IMGQue a gente consiga ensinar nossas crianças passando valores libertários. Que elas quebrem padrões e paradigmas. Ainda tem mulheres sendo apedrejadas em praça pública, ainda tem mulheres sendo vendidas como dote para maridos lá no Oriente Médio. Achar que isso não existe é tapar o sol com a peneira. Vamos abrir os olhos das nossas crianças, senão chegam aos 14 anos e encaram a desilusão. Tem um monte de pai e mãe educando os filhos com conto de fadas.

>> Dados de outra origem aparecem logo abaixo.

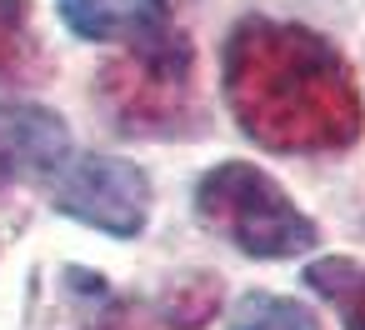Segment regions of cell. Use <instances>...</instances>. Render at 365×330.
Here are the masks:
<instances>
[{
  "label": "cell",
  "instance_id": "obj_8",
  "mask_svg": "<svg viewBox=\"0 0 365 330\" xmlns=\"http://www.w3.org/2000/svg\"><path fill=\"white\" fill-rule=\"evenodd\" d=\"M230 330H320V315L305 300H295V295L250 290L230 310Z\"/></svg>",
  "mask_w": 365,
  "mask_h": 330
},
{
  "label": "cell",
  "instance_id": "obj_10",
  "mask_svg": "<svg viewBox=\"0 0 365 330\" xmlns=\"http://www.w3.org/2000/svg\"><path fill=\"white\" fill-rule=\"evenodd\" d=\"M215 305H220V280L215 275H200V280H185V285L170 290L165 315H170L175 330H195V325H205L215 315Z\"/></svg>",
  "mask_w": 365,
  "mask_h": 330
},
{
  "label": "cell",
  "instance_id": "obj_5",
  "mask_svg": "<svg viewBox=\"0 0 365 330\" xmlns=\"http://www.w3.org/2000/svg\"><path fill=\"white\" fill-rule=\"evenodd\" d=\"M71 160V130L51 105L36 100H0V165H26L56 175Z\"/></svg>",
  "mask_w": 365,
  "mask_h": 330
},
{
  "label": "cell",
  "instance_id": "obj_1",
  "mask_svg": "<svg viewBox=\"0 0 365 330\" xmlns=\"http://www.w3.org/2000/svg\"><path fill=\"white\" fill-rule=\"evenodd\" d=\"M225 105L240 130L280 155L345 150L360 140L365 105L345 56L310 26L245 16L220 51Z\"/></svg>",
  "mask_w": 365,
  "mask_h": 330
},
{
  "label": "cell",
  "instance_id": "obj_9",
  "mask_svg": "<svg viewBox=\"0 0 365 330\" xmlns=\"http://www.w3.org/2000/svg\"><path fill=\"white\" fill-rule=\"evenodd\" d=\"M41 71V41L21 0H0V81H26Z\"/></svg>",
  "mask_w": 365,
  "mask_h": 330
},
{
  "label": "cell",
  "instance_id": "obj_2",
  "mask_svg": "<svg viewBox=\"0 0 365 330\" xmlns=\"http://www.w3.org/2000/svg\"><path fill=\"white\" fill-rule=\"evenodd\" d=\"M195 215L210 235L250 260H290L320 245V225L290 200V190L270 170L250 160L210 165L195 185Z\"/></svg>",
  "mask_w": 365,
  "mask_h": 330
},
{
  "label": "cell",
  "instance_id": "obj_7",
  "mask_svg": "<svg viewBox=\"0 0 365 330\" xmlns=\"http://www.w3.org/2000/svg\"><path fill=\"white\" fill-rule=\"evenodd\" d=\"M305 285L330 300L345 320V330H365V265L350 255H320L305 265Z\"/></svg>",
  "mask_w": 365,
  "mask_h": 330
},
{
  "label": "cell",
  "instance_id": "obj_6",
  "mask_svg": "<svg viewBox=\"0 0 365 330\" xmlns=\"http://www.w3.org/2000/svg\"><path fill=\"white\" fill-rule=\"evenodd\" d=\"M56 16L81 41H125L140 46L175 26L165 0H56Z\"/></svg>",
  "mask_w": 365,
  "mask_h": 330
},
{
  "label": "cell",
  "instance_id": "obj_11",
  "mask_svg": "<svg viewBox=\"0 0 365 330\" xmlns=\"http://www.w3.org/2000/svg\"><path fill=\"white\" fill-rule=\"evenodd\" d=\"M6 175H11V170H6V165H0V185H6Z\"/></svg>",
  "mask_w": 365,
  "mask_h": 330
},
{
  "label": "cell",
  "instance_id": "obj_3",
  "mask_svg": "<svg viewBox=\"0 0 365 330\" xmlns=\"http://www.w3.org/2000/svg\"><path fill=\"white\" fill-rule=\"evenodd\" d=\"M101 105L125 135H190L205 130L195 100V51L180 26L125 46L120 61L101 71Z\"/></svg>",
  "mask_w": 365,
  "mask_h": 330
},
{
  "label": "cell",
  "instance_id": "obj_4",
  "mask_svg": "<svg viewBox=\"0 0 365 330\" xmlns=\"http://www.w3.org/2000/svg\"><path fill=\"white\" fill-rule=\"evenodd\" d=\"M51 195H56L61 215L91 225L101 235H115V240L140 235L150 220V180L140 165H130L120 155H101V150L71 155L51 175Z\"/></svg>",
  "mask_w": 365,
  "mask_h": 330
}]
</instances>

A criança com 12, 13 ou 14 anos vai pra rua e começa a ver que não é aquilo, que o pai e a mãe estavam mentido.

Temos que educar com verdade, educar com amor, mas sempre abrindo os olhos das crianças pras sutilezas do mundo. Fui criada num ambiente muito livre, sou libertária mesmo. Liberdade, igualdade e esclarecimento, sempre.

Bocada Forte: Pra fechar e te deixar em paz. Quem serão seus parceiros de beats, produção e rimas nestes dois projetos que você lançará em 2015?
Taz Mureb: Ainda estou negociando algumas coisas, esperando a verba do CD sair pra começar estes projetos, mas a ideia é que a direção musical seja do Yuka, tem os beats do Beni, da Máfia da Caneta, tem WC, Mel beats, também estou vendo com o Saim, quero pegar uma produção com ele. Nas participações pro CD, tem o Helio Bentes, do Ponto de Equilíbrio, Funkero, Guitierrez, quero fazer uma faixa bem pesada com eles. Já troquei uma ideia com o De Leve, to vendo com o BNegão, pretendo fazer uma faixa com ele e com o Yuka. Tem muitos amigos do rap ainda, posso fazer uma parada com o Costa Gold, lá de São Paulo, tenho vontade de gravar um som com o Rani. Tem meu som com o Ret, que está na maior expectativa.

Bocada Forte: Putz! Eu iria parar, mas você falou do Felipe Ret. Não posso deixar de perguntar. Qual sua opinião sobre a declaração infeliz dele no ano passado. Chegou a conversar com ele sobre isso?
Taz Mureb: Eu não opino e nem critico opinião de outros artistas. Acho o Ret genial, ele é meu amigo pessoal. Acho que ele é muito bom marqueteiro, saca? Acho o marketing dele sensacional.

De maneira geral, eu prefiro um artista polêmico a um artista déspota, de um artistas que só fica em cima do muro, de um maria-vai-com-as outras. Acho que o artista tem que ser polêmico, tem que incitar o debate. Às vezes eu posso nem estar concordando com aquilo que estou falando, mas falo só pra causar um debate geral, para fazer a galera raciocinar.